Written instruction A.
Reproduce verbatim the passage of the commentary on the mine recovery that opens with the words containing "The failure to" and closes with "all the rage.".
--- BEGIN Document text ---
The failure to recover any remains of the 29 dead is increasingly embarrassing the National Party, and now its political opponents are waking up to this fact. The sense a national mood of support and sympathy for the bereaved and that emotion is something they can tap in to. It's an election year and manipulating emotion is about to become all the rage.
Master manipulator Winston Peters -- whose uncanny sixth sense about these things has kept him in politics long after his sell-by date -- was first off the block and now the Labour Party is getting in behind the "re-enter the mine" cause.
Like most people, I have no idea whether it is safe to go back in and, like most people, I don't think they will find very much if they do.
But as Mr Peters has volunteered to go first, I have no objection to him signing a liability waiver that he accepts full responsibility should anything happen to him and donning a hard hat, gas mask and boots for a descent tomorrow morning. Whatever happens, it's what some would call a win-win situation. However, setting emotion aside, we should should be more concerned with what happened before this catastrophic event on November 19, 2010. The absence of proper safety procedures, the absence of escape routes, the absence of mining inspectors to make sure such an inherently dangerous business was being run properly ...
And the absence of anyone being prosecuted or held responsible, when there is such a clear case to answer. Now that's something to get emotional over.
--- END Document text ---
--- BEGIN Data listing ---
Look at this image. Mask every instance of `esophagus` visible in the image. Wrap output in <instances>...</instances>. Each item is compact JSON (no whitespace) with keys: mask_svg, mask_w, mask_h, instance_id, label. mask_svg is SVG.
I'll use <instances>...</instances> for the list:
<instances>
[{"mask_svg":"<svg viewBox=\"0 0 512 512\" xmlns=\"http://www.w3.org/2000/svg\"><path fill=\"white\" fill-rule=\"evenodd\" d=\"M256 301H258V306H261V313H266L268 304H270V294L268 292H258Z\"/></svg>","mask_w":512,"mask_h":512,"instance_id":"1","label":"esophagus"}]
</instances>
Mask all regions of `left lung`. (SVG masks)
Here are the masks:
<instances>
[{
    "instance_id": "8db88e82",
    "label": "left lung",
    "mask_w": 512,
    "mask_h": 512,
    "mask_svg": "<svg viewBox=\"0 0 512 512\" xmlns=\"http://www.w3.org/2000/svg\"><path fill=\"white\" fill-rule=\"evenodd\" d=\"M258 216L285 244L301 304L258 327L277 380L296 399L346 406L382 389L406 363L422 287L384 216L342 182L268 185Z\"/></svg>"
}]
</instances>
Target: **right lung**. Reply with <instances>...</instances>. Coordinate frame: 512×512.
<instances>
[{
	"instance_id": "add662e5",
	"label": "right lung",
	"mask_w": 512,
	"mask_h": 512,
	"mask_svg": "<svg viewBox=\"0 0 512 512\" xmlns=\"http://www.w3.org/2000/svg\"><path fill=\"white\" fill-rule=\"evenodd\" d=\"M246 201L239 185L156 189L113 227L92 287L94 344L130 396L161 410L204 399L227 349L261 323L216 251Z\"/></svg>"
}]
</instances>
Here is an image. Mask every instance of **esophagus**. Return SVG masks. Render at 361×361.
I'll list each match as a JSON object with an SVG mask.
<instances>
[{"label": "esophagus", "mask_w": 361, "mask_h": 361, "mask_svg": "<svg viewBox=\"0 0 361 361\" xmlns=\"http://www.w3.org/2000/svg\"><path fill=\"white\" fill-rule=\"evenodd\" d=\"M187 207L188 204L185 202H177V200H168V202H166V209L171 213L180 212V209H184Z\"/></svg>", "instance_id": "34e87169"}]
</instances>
--- END Data listing ---
Written instruction B.
Arrange the part of the rows that opens with the line containing "Target: **right lung**." and runs through the last line of the rows, both ends included, as a JSON list of strings with one string per line and blank lines omitted.

Task solution A.
The failure to recover any remains of the 29 dead is increasingly embarrassing the National Party, and now its political opponents are waking up to this fact. The sense a national mood of support and sympathy for the bereaved and that emotion is something they can tap in to. It's an election year and manipulating emotion is about to become all the rage.

Task solution B.
[
  "Target: **right lung**. Reply with <instances>...</instances>. Coordinate frame: 512×512.",
  "<instances>",
  "[{",
  "\t\"instance_id\": \"add662e5\",",
  "\t\"label\": \"right lung\",",
  "\t\"mask_w\": 512,",
  "\t\"mask_h\": 512,",
  "\t\"mask_svg\": \"<svg viewBox=\\\"0 0 512 512\\\" xmlns=\\\"http://www.w3.org/2000/svg\\\"><path fill=\\\"white\\\" fill-rule=\\\"evenodd\\\" d=\\\"M246 201L239 185L156 189L113 227L92 287L94 344L130 396L161 410L204 399L227 349L261 323L216 251Z\\\"/></svg>\"",
  "}]",
  "</instances>",
  "Here is an image. Mask every instance of **esophagus**. Return SVG masks. Render at 361×361.",
  "I'll list each match as a JSON object with an SVG mask.",
  "<instances>",
  "[{\"label\": \"esophagus\", \"mask_w\": 361, \"mask_h\": 361, \"mask_svg\": \"<svg viewBox=\\\"0 0 361 361\\\" xmlns=\\\"http://www.w3.org/2000/svg\\\"><path fill=\\\"white\\\" fill-rule=\\\"evenodd\\\" d=\\\"M187 207L188 204L185 202H177V200H168V202H166V209L171 213L180 212V209H184Z\\\"/></svg>\", \"instance_id\": \"34e87169\"}]",
  "</instances>"
]